• **Action item**
Resume the passage defining the scope of accession data for natural history collections, picking up right after its final sentence.

Collection: An artificial assemblage of units.

Gathering: The act of collecting physical objects and/or information.

Site: A defined point or area in the biosphere.

Unit: A physical object which contains organisms, represents an organism, or is/was part of an organism.


4. Scope of "Accession Data"

To achieve a productive discussion, it is necessary to define the scope of the subgroup's task and to subdivide the data into data areas. Topics for discussion:

4.1. Data areas to be excluded

Existing TDWG standards should be respected and their improvement, if necessary, should be left to the respective subgroups. This concerns the following standards: Plant Names, Descriptors, Phytogeographic areas, geographical recording units. As a consequence, the present subgroup should not discuss taxonomic data. At least presently, I would also like to suggest exclusion of morphological, anatomical or physiological descriptors of the sampled organisms or the samples themselves. Such data are highly specific to individual collections or even groups of organisms. However, in a modelling context their links to general collection data should be considered.

4.2. Data areas to be covered completely

a) The activities of internal collection management, such as storage conditions, localization within collections, accession codes, preservation treatments, etc.

b) Transaction management in natural history or living collections. This includes data items related to itemizing, packaging, sending, transporting, receiving, accounting, etc. of loans, sales, gifts, or exchanges made between collections and/or individuals.

c) The gathering (i.e. collector(s)/observer(s), point in time, expedition information, collection numbering, etc.).

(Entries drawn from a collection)
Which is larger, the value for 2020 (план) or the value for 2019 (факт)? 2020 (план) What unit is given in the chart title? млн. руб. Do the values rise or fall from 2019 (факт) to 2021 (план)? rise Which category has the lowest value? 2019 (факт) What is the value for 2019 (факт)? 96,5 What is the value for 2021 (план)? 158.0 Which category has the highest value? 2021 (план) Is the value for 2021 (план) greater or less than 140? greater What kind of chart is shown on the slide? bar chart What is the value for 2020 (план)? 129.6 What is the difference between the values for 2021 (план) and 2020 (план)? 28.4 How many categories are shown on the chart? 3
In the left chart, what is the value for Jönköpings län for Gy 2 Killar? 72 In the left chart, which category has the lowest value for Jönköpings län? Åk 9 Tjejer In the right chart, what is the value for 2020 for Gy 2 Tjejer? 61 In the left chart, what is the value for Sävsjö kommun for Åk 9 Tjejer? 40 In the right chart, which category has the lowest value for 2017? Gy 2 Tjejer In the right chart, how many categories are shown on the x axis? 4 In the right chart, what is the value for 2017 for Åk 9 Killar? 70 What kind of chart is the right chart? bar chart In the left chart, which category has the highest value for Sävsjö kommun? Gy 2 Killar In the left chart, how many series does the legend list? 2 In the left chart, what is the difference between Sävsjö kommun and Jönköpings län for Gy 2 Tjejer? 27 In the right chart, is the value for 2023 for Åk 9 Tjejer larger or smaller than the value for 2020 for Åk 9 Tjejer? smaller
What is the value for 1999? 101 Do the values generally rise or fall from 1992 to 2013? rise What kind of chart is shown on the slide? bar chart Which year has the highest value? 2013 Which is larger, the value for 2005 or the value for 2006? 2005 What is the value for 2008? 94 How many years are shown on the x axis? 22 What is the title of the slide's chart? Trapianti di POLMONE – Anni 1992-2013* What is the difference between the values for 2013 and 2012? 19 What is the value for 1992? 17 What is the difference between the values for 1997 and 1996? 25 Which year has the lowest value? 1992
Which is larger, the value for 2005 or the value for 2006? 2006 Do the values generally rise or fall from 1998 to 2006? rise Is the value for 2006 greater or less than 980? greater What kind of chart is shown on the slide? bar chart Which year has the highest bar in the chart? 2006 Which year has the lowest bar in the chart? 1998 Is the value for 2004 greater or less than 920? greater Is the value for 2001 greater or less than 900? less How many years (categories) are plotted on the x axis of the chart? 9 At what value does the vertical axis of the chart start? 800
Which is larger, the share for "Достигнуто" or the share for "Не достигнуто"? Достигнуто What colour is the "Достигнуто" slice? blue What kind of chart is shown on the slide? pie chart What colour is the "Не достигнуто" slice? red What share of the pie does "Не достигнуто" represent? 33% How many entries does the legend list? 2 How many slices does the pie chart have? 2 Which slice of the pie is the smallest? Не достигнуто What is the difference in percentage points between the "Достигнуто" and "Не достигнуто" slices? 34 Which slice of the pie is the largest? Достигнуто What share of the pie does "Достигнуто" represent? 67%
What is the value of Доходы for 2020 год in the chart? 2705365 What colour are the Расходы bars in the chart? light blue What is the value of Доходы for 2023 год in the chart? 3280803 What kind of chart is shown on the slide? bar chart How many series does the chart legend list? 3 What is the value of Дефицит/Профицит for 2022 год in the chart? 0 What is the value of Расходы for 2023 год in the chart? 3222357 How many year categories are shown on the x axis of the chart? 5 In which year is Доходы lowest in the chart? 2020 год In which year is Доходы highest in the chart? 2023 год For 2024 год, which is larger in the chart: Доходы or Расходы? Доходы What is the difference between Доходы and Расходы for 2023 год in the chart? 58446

• **Written answer**
d) Taxon identification events, including data items such as the identifier, the date of identification, modifiers (e.g. "cf.") and verification level (IUCN) of the identification; not including the data pertaining to the result of the identification (the taxon name) itself.

e) Relationships between units

f) Unit descriptive data as far as relevant for collection management (Material category, non-taxonomic identifications).

4.3. Data areas where a selection of data items has to be made

a) Gathering site information as to geographic and/or geological position

b) Ecological gathering site information

c) Person-related information

d) Literature references


5. Data areas

This item is wide open to discussion. However, because the TDWG standard will probably not be published in one piece, it is a matter of priority to provide a working subdivision of the task at hand.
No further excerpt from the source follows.